January 10, 2022
The smart home sector has been evolving for at least a decade but when COVID-19 created the necessity for remote working, millions of people had a personal and very eye-opening experience in their homes. CTA senior director of member programs Melissa Matalon led a discussion with Michael D. Ham, president and co-founder of global wellness company RePure, and Ian Bryant, senior director of strategic partnerships at CEDIA, the trade group for the home technology industry. “A decade ago, health and wellness wasn’t relevant to smart homes,” noted Ham. “Now that people are spending so much more time at home, wellness is on everyone’s minds,” said Matalon.
“We’re definitely in unprecedented times,” agreed Bryant. “So many people found themselves working in rooms not meant to be workplaces. They didn’t realize how old their networks or security systems were.” Ham and Bryant pointed to lighting as one of the chief concerns of remote workers, as well as air and water quality.
“Wellness in the smart home was already on the upwards trajectory pre-COVID but skyrocketed when the pandemic came,” said Ham. “All the major builders now have wellness sections.” Education starts with manufacturers and the people who are serving end clients. Ham noted that many environmental factors — such as radon and CO2 — are invisible.
“Students can only reach their peak potential when the environment allows them to,” he said. That’s a finding that can easily be extrapolated to those working from home. “For our ecosystems, it is about measuring and then remediating any pollution we find,” he added. “You can only manage what you measure.”
Bryant pointed out that, in addition to education, his group is working on making such tech solutions accessible to all by making it more affordable. “A lot of people don’t realize there is a separate area of technology to make their homes a healthy environment,” he said.

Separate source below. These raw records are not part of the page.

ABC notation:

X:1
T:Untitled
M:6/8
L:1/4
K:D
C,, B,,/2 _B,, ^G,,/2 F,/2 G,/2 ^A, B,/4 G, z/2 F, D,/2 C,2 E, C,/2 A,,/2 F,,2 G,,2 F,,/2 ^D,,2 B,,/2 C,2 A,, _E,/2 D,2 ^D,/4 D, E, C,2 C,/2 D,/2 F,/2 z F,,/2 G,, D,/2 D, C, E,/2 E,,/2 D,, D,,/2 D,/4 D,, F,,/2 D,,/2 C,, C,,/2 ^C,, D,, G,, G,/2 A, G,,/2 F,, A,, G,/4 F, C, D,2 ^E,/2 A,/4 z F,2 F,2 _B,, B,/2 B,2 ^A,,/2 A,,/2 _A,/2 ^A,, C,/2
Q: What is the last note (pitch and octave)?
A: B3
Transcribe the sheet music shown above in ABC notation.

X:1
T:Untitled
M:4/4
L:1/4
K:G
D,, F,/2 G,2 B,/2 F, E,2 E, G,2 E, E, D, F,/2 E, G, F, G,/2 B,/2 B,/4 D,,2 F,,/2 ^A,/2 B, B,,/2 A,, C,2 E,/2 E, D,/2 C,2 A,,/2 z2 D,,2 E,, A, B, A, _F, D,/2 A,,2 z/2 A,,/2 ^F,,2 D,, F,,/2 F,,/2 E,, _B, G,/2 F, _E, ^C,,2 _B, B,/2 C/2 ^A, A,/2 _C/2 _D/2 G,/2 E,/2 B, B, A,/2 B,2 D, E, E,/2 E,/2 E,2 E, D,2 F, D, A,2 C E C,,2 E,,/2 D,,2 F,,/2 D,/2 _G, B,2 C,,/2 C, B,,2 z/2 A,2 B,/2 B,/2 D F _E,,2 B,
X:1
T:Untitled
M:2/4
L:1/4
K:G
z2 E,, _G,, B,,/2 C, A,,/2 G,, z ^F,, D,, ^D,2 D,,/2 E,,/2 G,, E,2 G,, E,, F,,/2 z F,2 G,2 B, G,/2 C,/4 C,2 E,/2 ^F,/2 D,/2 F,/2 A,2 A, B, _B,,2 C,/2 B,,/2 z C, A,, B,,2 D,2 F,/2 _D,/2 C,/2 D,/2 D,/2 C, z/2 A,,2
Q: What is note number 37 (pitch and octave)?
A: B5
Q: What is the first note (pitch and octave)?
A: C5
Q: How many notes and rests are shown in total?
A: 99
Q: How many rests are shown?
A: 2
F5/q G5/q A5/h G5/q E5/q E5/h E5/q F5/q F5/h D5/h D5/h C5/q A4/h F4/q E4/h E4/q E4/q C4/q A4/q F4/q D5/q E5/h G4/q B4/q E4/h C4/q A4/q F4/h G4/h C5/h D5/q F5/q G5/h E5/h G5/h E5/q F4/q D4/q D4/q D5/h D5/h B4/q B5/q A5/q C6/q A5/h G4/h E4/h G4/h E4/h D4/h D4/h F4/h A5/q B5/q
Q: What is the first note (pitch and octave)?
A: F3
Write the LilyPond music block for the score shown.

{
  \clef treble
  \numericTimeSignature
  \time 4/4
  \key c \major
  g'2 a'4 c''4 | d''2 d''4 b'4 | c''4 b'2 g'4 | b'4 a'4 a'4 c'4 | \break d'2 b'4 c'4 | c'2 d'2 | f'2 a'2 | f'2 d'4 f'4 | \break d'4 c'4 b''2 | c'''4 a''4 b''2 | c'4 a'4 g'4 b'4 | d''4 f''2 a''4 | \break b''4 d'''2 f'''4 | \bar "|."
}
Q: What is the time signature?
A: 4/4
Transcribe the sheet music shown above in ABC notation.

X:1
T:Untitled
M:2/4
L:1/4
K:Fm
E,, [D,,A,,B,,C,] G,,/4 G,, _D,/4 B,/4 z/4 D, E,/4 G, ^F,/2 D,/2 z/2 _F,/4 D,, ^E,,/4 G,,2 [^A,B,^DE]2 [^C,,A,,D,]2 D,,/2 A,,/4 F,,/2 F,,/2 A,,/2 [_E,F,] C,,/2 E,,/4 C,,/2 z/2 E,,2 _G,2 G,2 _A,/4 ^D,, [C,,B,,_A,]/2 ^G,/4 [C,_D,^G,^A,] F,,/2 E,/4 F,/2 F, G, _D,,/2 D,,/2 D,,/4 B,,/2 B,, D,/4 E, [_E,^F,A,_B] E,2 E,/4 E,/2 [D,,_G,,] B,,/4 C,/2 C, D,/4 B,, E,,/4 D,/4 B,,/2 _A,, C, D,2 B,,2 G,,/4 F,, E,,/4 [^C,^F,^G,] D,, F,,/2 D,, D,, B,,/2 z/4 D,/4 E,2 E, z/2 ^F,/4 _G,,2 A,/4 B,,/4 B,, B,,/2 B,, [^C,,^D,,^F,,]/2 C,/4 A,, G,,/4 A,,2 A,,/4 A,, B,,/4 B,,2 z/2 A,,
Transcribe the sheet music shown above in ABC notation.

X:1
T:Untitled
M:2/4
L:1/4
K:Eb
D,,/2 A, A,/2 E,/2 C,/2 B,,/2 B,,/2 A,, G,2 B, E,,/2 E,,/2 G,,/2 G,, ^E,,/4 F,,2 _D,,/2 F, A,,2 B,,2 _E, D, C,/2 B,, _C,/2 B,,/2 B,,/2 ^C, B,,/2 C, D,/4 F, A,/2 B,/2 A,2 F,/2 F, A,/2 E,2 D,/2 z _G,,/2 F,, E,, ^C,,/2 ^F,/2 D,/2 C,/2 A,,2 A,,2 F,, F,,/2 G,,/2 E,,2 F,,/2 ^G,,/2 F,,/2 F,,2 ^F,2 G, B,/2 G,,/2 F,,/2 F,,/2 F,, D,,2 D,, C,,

Ham reported that, tracking the trends, smart home products first gained traction with the upper middle class. “Now we’re seeing less expensive products, like smart thermostats from Amazon for $50,” he said. “That causes more adoption.”
Bryant noted the Fitwel certification for healthy building projects. “When you have that emblem on your building, people know the management company or landlord has done more,” he explained. “There’s talk of bringing this to the residential level.” He pointed to CableLabs’ model “Smart Home of the Future” powered by 10G as inspirational.
Ham promotes the idea that all of the disparate tests for health factors will be integrated, so that the smart home behaves much like the body’s immune system. Although there are potential privacy issues, Matalon noted that health and wellness products are regulated by the HIPAA Act. Still, said Ham, he likes the idea that consumers would opt-in to data collection of smart home systems.
Bryant suggested that “there may be a data concierge that moves the data into blockchain to secure it.” “Then you can pick and choose who you want to share it with, or potentially sell it to people who want it,” he said. “Everyone’s keeping a close eye on this.”